Say, Tunisians can mention Carthage often but only in specific contexts, also I don’t know if they take any interest in history and archaeology of the period (I think not much but I’m not sure) and likely have very little in common with Phoenicians in terms of culture (if we don’t count the Middle Eastern culture brought by Arabs likely even less than with Berbers of the first millenium) but no one knows.
What of this counts?
Synchronously there is also such a thing as loyalty.
Say, your awareness that you belong to a certain tribe might not be supported by shared tribal traditions or really anything… Except that you take the side of this tribe in conflicts and support it otherwise.
@drasvi: These things come and go. A lot of national mythology was constructed by romantic nationalists in the 18th and 19th century and then popularized through the education system. I doubt that the average German peasant had a folk tale tradition concerning Arminius / Herrmann and the battle of the Teutoburg forest; this becoming a German national myth was due to German Humanists rediscovering Tacitus’s “Germania” and adopting it in contemporary ideological battles of early modernity (against the reception of Roman law and its replacing of “Germanic” common law; Protestants drawing inspiration from his fight against “Rome”…), and then he fit right in with the 19th century fight for German unity. And it can go out of fashion again; while my generation still learnt that stuff at school, I don’t know whether the average German school kid would know who Herrmann/Arminius was.

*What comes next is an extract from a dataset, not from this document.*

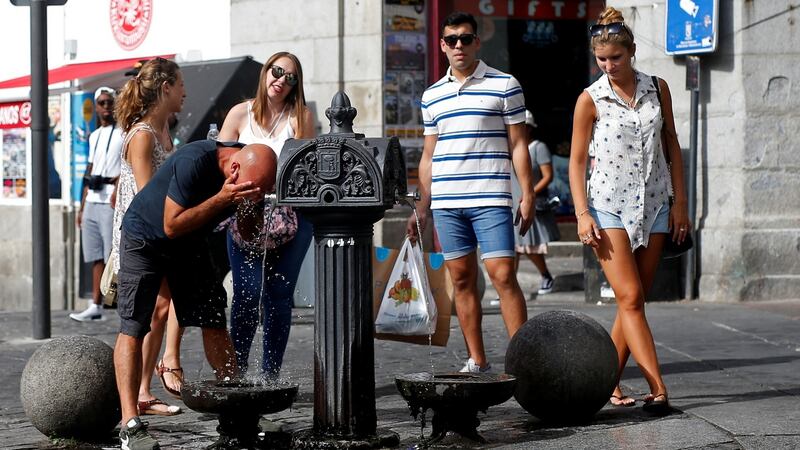 A tourist quenches his thirst at water from a public fountain, in Madrid. Photograph: Javier Barbancho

@Hans, I mean that a proponent of the linguistical connection theory (perhaps not Bathrobe) can dismiss a link like that between Tunisia and Carthage as insubstantial and arbitrary (only important to a modern Tunisian in a specific context). But maybe this is not what Barthobe* meant.
*I won’t correct the typo because
So bath robe and bar thobe indeed form a funny pair.
Also: robe is one of those words I never hear but learned early (when I was a beginner in English, did not intend to actually learn it, but read in it) so I STILL pronounce it as [robʲe] in my head*:) Only noticed that because ثَوْب has ⟨و⟩.
*In an actual conversation I’d have first stumbled and possibly then either guessed the correct pronunciation after a pause or consulted my interlocutor. Happens to me frequently.
I STILL pronounce it as [robʲe] in my head
Робишь в робе?
Yes.
…maybe kinda. There is the idea that Siegfried the dragon-killer is him, and the dragon is the worm-shaped Roman army with its shields (actually called squamae, “scales”) glistening in the sun. Apparently Tacitus said Arminius’s father was named Segimer (the immediate Pre-Germanic form of Si(e)gmar), and later Germanic families often named children by remixing the parents’ name elements… however, I’m not aware of evidence that the Nibelungenlied or any part of it ever was a folk tale.
I didn’t know that was ever a thing. It went nowhere; until pretty recently law school started with courses on römisches Recht.
I didn’t know that was ever a thing. It went nowhere; until pretty recently law school started with courses on römisches Recht
Very briefly, the Roman law tradition was mostly lost in Western Europe outside of Church canonical law after the fall of the Western Empire and replaced by a patchwork of customary laws; after the rediscovery of the digesta in the 11th century and after the newly founded universities took on the study of law, Roman law with its systematic approach became more and more influential, mostly replacing the old customary law on the continent. This was not only a conflict of law practice, but also of law practitioners; the spread of the Roman law tradition went together with the spread of professional lawyers and the centralization of jurisdiction by the modern state, replacing the old laymen courts.